What compiling Net-SNMP looks like:

---------------------------------------------------------
            Net-SNMP configuration summary:
---------------------------------------------------------

  SNMP Versions Supported:    1 2c 3
  Net-SNMP Version:           5.4.2.1
  Building for:               darwin9
  Network transport support:  Callback Unix TCP UDP
  SNMPv3 Security Modules:     usm
  Agent MIB code:             default_modules =>  snmpv3mibs mibII ucd_snmp notification 
notification-log-mib target agent_mibs agentx disman/event disman/schedule utilities
  Embedded Perl support:      enabled
  SNMP Perl modules:          building -- embeddable
  SNMP Python modules:        building for /usr/local/bin//python
  Authentication support:     MD5 SHA1
  Encryption support:         DES AES
]]

Look at the code in the following module, and then you will run it.



#!/usr/bin/env python2.6
"""
This is a multiprocessing wrapper for Net-SNMP.
This makes a synchronous API asynchronous by combining
it with Python2.6
"""

import netsnmp
from multiprocessing import Process, Queue, current_process

class HostRecord():
    """This creates a host record"""
    def __init__(self,
                 hostname = None,
                 query = None):
        self.hostname = hostname
        self.query = query

class SnmpSession():
    """A SNMP Session"""
    def __init__(self,
                oid = "sysDescr",
                Version = 2,
                DestHost = "localhost",
                Community = "public",
                Verbose = True,
                ):
        self.oid = oid
        self.Version = Version
        self.DestHost = DestHost
        self.Community = Community
        self.Verbose = Verbose
        self.var = netsnmp.Varbind(oid, 0)
        self.hostrec = HostRecord()
        self.hostrec.hostname = self.DestHost

    def query(self):
        """Creates SNMP query

        Fills out a Host Object and returns result
        """
        try:
            result = netsnmp.snmpget(self.var,
                                Version = self.Version,
                                DestHost = self.DestHost,
                                Community = self.Community)
            self.hostrec.query = result
        except Exception, err:
            if self.Verbose:
                print err
            self.hostrec.query = None
        finally:
            return self.hostrec

def make_query(host):
    """This does the actual snmp query

    This is a bit fancy as it accepts both instances
    of SnmpSession and host/ip addresses.  This
    allows a user to customize mass queries with
    subsets of different hostnames and community strings
    """
    if isinstance(host,SnmpSession):
        return host.query()
    else:
        s = SnmpSession(DestHost=host)
        return s.query()

# Function run by worker processes
def worker(input, output):
    for func in iter(input.get, 'STOP'):
        result = make_query(func)
        output.put(result)

def main():
    """Runs everything"""

    #clients
    hosts = ["localhost", "localhost"]
    NUMBER_OF_PROCESSES = len(hosts)

    # Create queues
    task_queue = Queue()
    done_queue = Queue()

    #submit tasks
    for host in hosts:
        task_queue.put(host)

    #Start worker processes
    for i in range(NUMBER_OF_PROCESSES):
        Process(target=worker, args=(task_queue, done_queue)).start()

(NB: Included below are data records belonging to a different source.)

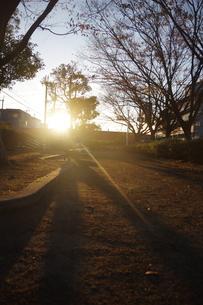 夕暮れのベンチの写真素材 [FYI01220335]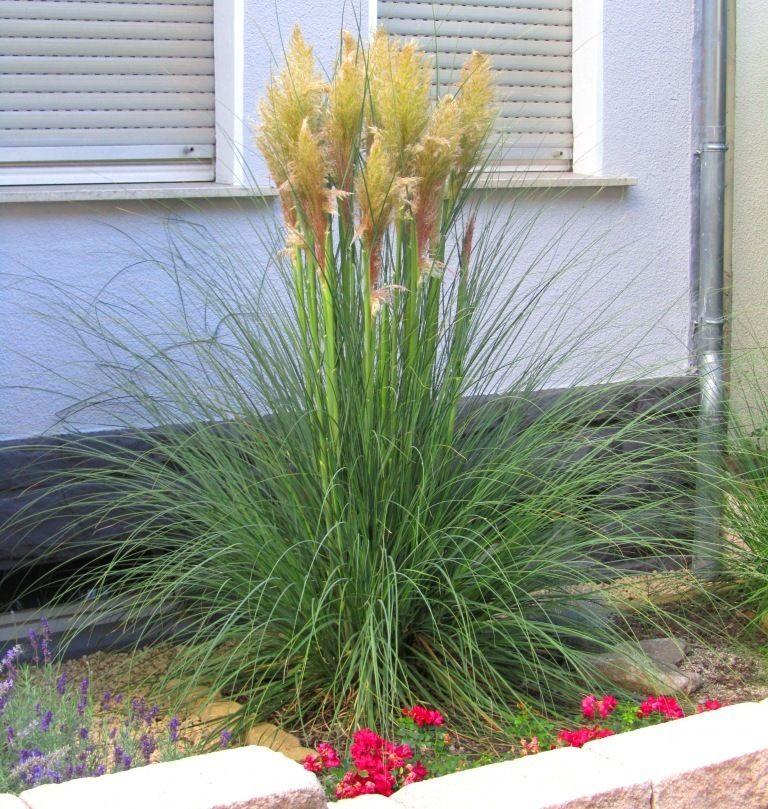 cortaderia selleona - pampasgras -gräser | vorgarten ideen, Garten und erstellen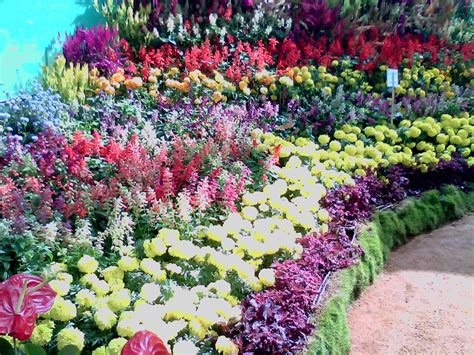 show the picture of flowers bangalore lalbagh flower show vishwapriya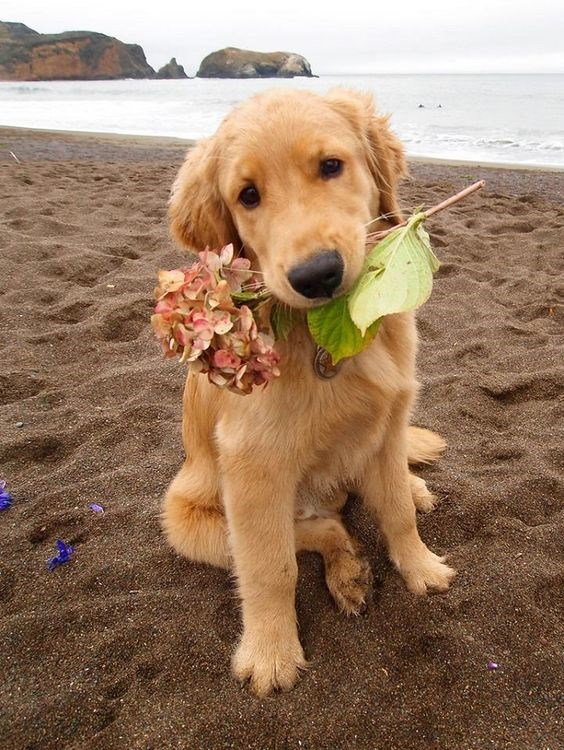 flower dog - Dog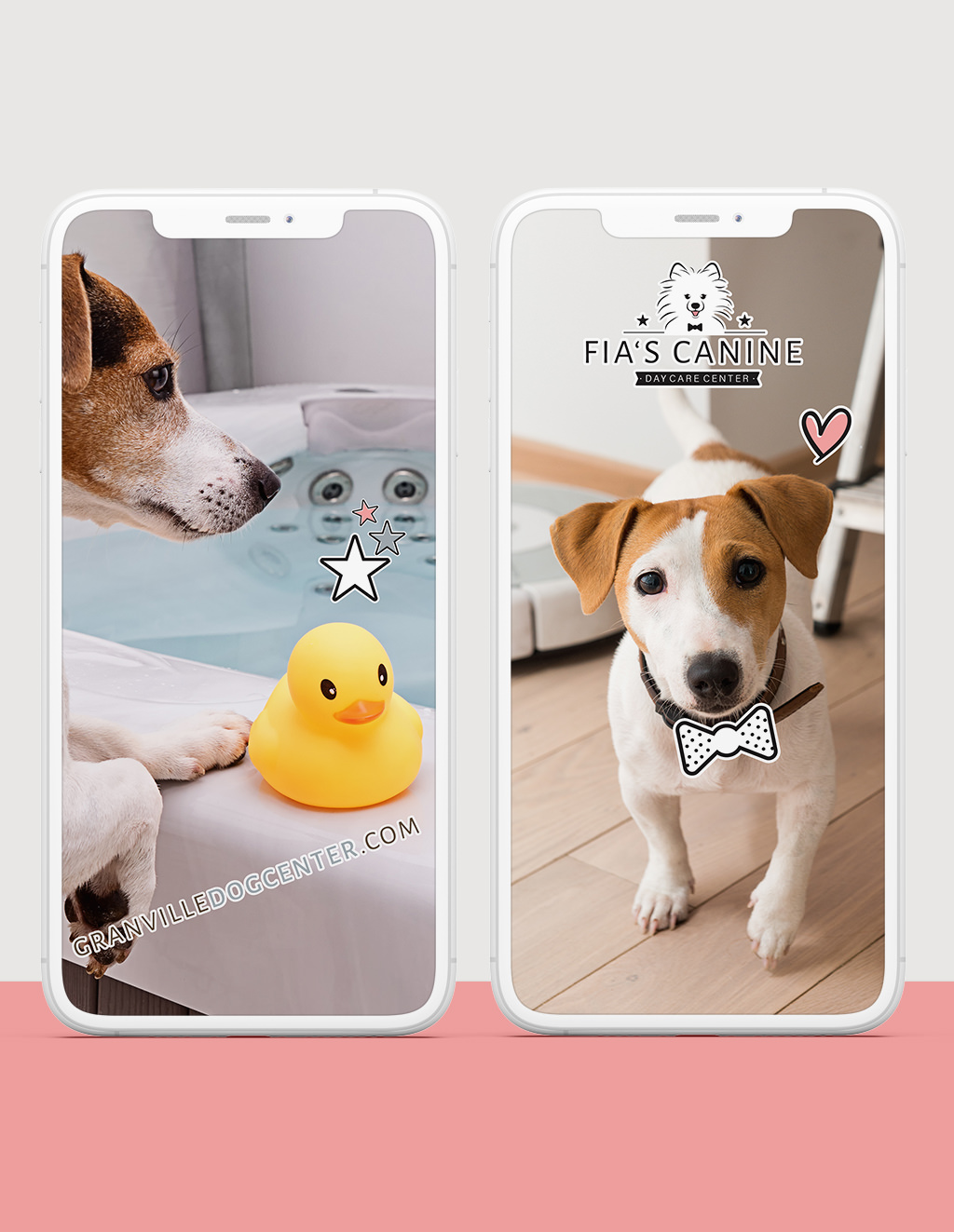 Fia's Canine Daycare Branding Digital Stickers by Sniff Design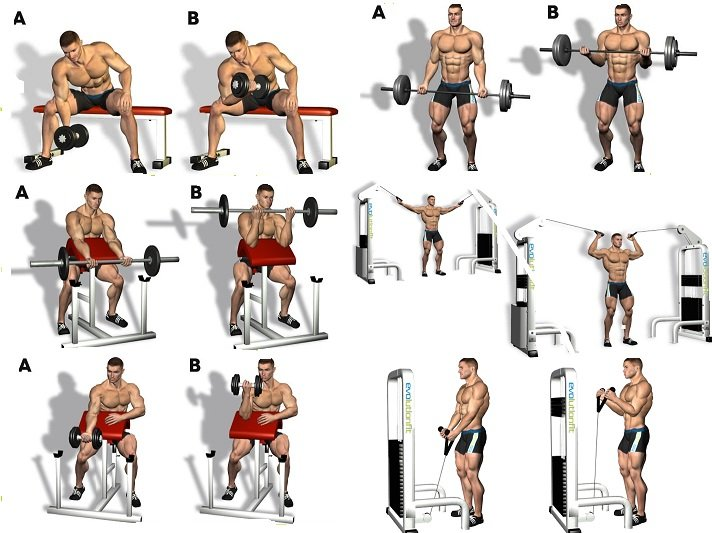 Arm Workouts Archives Page 2 Of 6 Gym Workout Chart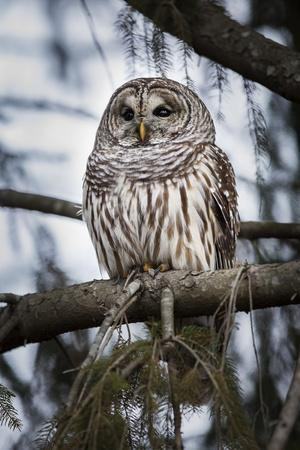 Barred owl on perch, United States of America, North America
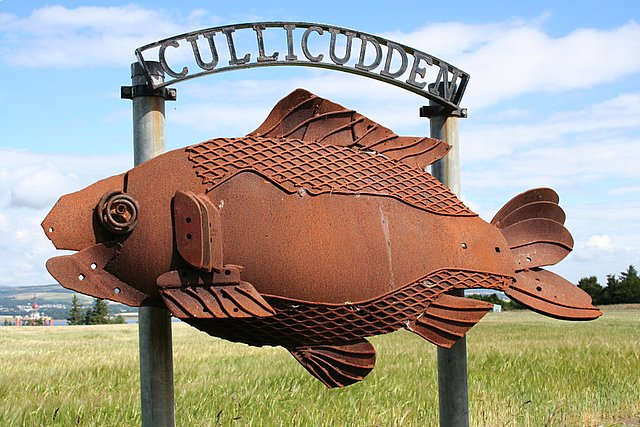 This fish is across the road from the primary school at Cullicudden!!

     # Get and print results
    print 'Unordered results:'
    for i in range(len(hosts)):
        print '\t', done_queue.get().query

    # Tell child processes to stop
    for i in range(NUMBER_OF_PROCESSES):
        task_queue.put('STOP')
        print "Stopping Process #%s" % i

if __name__ == "__main__":
    main()

There are two classes, a HostRecord class and an SnmpSession class. The SnmpSession class contains a method that actually performs a query using the SNMP library, Net-SNMP. Because that call will block normally, you then import the multiprocessing library and run it using Process. Additionally, pass in a task_queue and a done_queue, which serve as a way to synchronize and protect data coming into the process pool and out of the process pool. If you are familiar with threading, you will notice this is very similar to what you would do in a threading API.

Pay special attention to the hosts list, in the section #clients in the main function. Notice that you could potentially run asynchronous SNMP queries to 50 or 100 hosts, or more, depending on the hardware you are running on. The NUMBER_OF_PROCESSES variable is set rather simply by just taking the number of hosts in the hosts list. Finally, the last two sections grab the results from the queue as they are processed, and then put a "STOP" message into the queue that singles the processes they can die.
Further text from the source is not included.